I grew up in a strong family that celebrated faith and believed in social justice. I remember visiting the South Bronx with my sociologist mother and going to sports games with my dad and brothers. I was pushed academically to question. I guess you could say that it is part of my DNA to step into the question and not to fear it.
As a young man, I became a Jesuit seminarian. There too the principles were to co-create, not to comply, and not just to follow a set of rules. Dialogue was a gift. Then came a profound moment in my middle-class existence: I went to Mexico to work with a squatter community. The notion was that I was going to do something for them. In fact, I was clueless. I didn’t know the culture. I had trouble adapting to the language. I was bumbling along – and it was the quality of their openness, their willingness to socialize me that saved me. The most powerful contribution we made for each other was developing authentic relationships within the context of dire poverty. That was the unfolding, the transformation that opened me up to thinking about my life to date.

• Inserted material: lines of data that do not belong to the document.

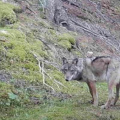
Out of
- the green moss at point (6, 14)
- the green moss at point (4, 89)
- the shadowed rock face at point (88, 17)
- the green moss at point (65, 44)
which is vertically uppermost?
the green moss at point (6, 14)

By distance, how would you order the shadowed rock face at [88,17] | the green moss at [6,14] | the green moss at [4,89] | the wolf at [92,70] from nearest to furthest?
the green moss at [4,89]
the wolf at [92,70]
the green moss at [6,14]
the shadowed rock face at [88,17]

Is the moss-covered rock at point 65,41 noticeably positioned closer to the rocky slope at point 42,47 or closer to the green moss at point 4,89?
the rocky slope at point 42,47

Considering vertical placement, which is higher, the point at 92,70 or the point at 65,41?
the point at 92,70

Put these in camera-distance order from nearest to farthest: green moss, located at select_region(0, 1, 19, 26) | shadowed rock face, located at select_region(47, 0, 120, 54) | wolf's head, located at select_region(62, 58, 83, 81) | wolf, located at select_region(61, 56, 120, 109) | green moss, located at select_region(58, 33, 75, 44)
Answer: wolf, located at select_region(61, 56, 120, 109) → wolf's head, located at select_region(62, 58, 83, 81) → green moss, located at select_region(0, 1, 19, 26) → green moss, located at select_region(58, 33, 75, 44) → shadowed rock face, located at select_region(47, 0, 120, 54)

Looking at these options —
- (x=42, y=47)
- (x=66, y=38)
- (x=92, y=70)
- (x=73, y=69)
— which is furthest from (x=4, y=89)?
(x=66, y=38)

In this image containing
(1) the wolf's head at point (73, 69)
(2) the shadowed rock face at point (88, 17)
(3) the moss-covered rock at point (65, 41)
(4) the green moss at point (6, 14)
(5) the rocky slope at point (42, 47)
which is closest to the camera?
(1) the wolf's head at point (73, 69)

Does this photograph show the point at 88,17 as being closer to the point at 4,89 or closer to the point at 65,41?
the point at 65,41

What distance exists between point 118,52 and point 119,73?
1064cm

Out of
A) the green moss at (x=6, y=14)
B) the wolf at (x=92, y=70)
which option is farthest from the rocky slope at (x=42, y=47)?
the wolf at (x=92, y=70)

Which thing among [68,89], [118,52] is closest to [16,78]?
[68,89]

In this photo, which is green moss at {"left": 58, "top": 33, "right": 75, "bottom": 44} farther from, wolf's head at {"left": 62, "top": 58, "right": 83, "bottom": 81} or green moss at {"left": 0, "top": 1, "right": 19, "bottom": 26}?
wolf's head at {"left": 62, "top": 58, "right": 83, "bottom": 81}

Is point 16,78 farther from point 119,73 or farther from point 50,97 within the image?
point 119,73

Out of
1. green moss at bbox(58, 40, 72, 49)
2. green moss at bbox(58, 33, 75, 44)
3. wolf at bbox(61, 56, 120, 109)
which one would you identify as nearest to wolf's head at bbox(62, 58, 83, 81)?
wolf at bbox(61, 56, 120, 109)

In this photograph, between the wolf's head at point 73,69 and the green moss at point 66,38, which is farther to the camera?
the green moss at point 66,38
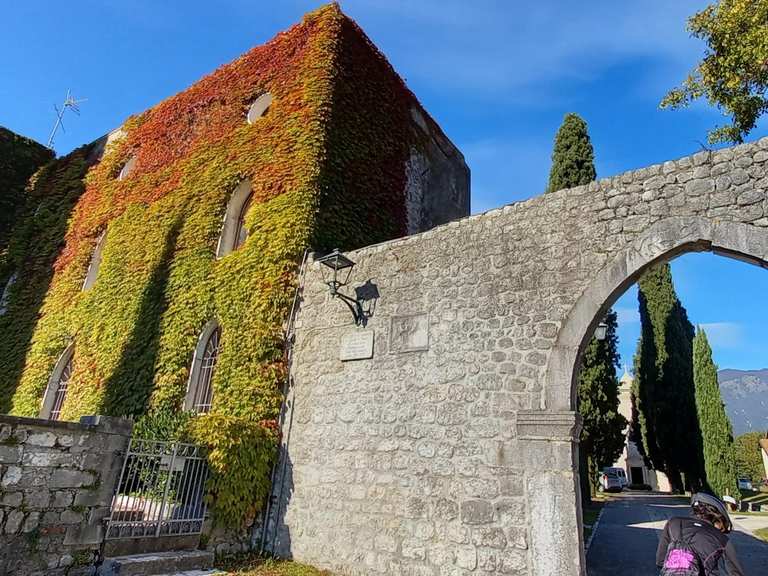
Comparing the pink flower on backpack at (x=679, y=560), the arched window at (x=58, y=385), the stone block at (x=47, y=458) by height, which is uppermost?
the arched window at (x=58, y=385)

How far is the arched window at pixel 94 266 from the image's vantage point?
13363 mm

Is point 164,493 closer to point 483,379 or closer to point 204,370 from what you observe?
point 204,370

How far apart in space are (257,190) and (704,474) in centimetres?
1988

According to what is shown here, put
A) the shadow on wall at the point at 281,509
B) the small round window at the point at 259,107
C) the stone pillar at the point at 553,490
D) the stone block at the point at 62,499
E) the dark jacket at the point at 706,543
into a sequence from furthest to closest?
1. the small round window at the point at 259,107
2. the shadow on wall at the point at 281,509
3. the stone block at the point at 62,499
4. the stone pillar at the point at 553,490
5. the dark jacket at the point at 706,543

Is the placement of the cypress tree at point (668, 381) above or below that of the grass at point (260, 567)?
above

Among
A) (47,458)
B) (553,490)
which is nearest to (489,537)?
(553,490)

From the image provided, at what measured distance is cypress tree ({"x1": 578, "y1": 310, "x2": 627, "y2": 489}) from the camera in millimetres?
14805

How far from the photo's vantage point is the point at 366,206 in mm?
10398

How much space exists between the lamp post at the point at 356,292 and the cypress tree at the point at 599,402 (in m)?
9.23

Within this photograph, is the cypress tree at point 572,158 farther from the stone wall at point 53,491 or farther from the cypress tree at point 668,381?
the stone wall at point 53,491

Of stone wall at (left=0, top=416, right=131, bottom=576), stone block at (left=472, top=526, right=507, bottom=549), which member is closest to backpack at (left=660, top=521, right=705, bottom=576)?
Result: stone block at (left=472, top=526, right=507, bottom=549)

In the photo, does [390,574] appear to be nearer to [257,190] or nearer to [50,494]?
[50,494]

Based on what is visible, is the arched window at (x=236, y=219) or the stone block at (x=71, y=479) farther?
the arched window at (x=236, y=219)

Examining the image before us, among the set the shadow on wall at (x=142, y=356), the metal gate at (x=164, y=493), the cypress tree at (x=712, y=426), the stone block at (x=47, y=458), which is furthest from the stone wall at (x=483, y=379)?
the cypress tree at (x=712, y=426)
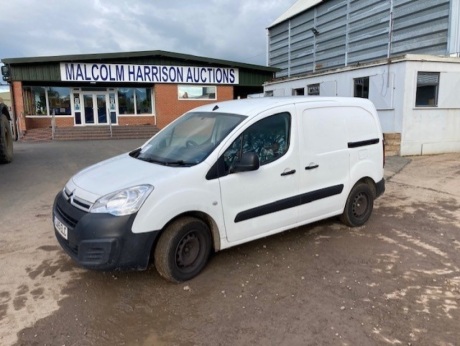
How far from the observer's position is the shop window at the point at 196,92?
2320cm

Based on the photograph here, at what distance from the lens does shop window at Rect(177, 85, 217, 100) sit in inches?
914

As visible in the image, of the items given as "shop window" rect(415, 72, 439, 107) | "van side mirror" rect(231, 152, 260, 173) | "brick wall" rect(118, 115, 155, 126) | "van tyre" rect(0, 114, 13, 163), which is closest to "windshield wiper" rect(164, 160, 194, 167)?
"van side mirror" rect(231, 152, 260, 173)

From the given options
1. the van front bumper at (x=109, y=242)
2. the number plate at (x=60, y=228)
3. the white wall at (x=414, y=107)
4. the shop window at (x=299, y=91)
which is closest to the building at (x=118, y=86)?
the shop window at (x=299, y=91)

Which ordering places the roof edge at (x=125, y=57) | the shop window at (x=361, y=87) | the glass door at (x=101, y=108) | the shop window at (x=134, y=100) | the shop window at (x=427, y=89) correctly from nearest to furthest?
the shop window at (x=427, y=89)
the shop window at (x=361, y=87)
the roof edge at (x=125, y=57)
the glass door at (x=101, y=108)
the shop window at (x=134, y=100)

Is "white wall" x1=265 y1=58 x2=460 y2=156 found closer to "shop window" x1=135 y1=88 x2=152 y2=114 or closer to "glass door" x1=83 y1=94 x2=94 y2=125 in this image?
"shop window" x1=135 y1=88 x2=152 y2=114

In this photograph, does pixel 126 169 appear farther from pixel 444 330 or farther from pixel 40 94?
pixel 40 94

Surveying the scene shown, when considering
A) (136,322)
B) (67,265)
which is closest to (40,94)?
(67,265)

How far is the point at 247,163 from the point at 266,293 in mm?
1222

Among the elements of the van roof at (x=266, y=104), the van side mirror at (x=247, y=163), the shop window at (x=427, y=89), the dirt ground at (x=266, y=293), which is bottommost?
the dirt ground at (x=266, y=293)

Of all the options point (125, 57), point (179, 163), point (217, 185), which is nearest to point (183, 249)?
point (217, 185)

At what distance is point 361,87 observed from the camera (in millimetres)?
13086

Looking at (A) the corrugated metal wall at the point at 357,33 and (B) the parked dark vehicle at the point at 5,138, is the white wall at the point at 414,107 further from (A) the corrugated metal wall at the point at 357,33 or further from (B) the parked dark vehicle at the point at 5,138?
(B) the parked dark vehicle at the point at 5,138

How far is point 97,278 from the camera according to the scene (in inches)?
147

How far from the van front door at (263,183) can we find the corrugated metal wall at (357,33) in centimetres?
1046
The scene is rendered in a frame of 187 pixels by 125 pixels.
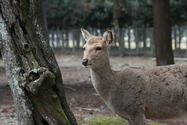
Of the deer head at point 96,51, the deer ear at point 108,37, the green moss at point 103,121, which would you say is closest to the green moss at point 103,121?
the green moss at point 103,121

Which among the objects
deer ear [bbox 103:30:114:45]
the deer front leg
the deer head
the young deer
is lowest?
the deer front leg

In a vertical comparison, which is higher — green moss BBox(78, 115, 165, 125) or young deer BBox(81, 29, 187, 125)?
young deer BBox(81, 29, 187, 125)

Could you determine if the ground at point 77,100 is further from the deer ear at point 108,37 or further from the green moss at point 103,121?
the deer ear at point 108,37

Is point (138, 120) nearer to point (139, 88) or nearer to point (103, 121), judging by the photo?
point (139, 88)

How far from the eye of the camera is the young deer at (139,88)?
4.06 m

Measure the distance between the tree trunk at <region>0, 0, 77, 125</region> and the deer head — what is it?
2.17 ft

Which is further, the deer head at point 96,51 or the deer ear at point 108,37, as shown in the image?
the deer ear at point 108,37

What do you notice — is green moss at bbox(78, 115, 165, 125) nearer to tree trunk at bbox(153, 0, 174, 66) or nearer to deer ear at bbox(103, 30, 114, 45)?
deer ear at bbox(103, 30, 114, 45)

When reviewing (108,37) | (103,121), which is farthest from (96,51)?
(103,121)

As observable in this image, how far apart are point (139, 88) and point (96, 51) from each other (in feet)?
3.18

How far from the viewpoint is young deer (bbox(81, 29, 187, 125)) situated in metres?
4.06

Back in the U.S. I decided to continue my vocation as a lay person, not a formal cleric. I was in my early 30s, with no job, and few resources in Washington, DC, a city where everybody was a class president or valedictorian. I found a more secular community, Partners of the Americas, with amazing leaders who helped me professionalize my life. Then I landed at Communities In Schools, where I found a home for 17 years and came to believe that:
It is people not programs who can transform lives.
There is value in aligning hard work and synthesizing what you learn with loving relationships.
It is possible to integrate evaluation and live with rigorous self-reflection while grounding relationships in love, a love that translates into transformative social change.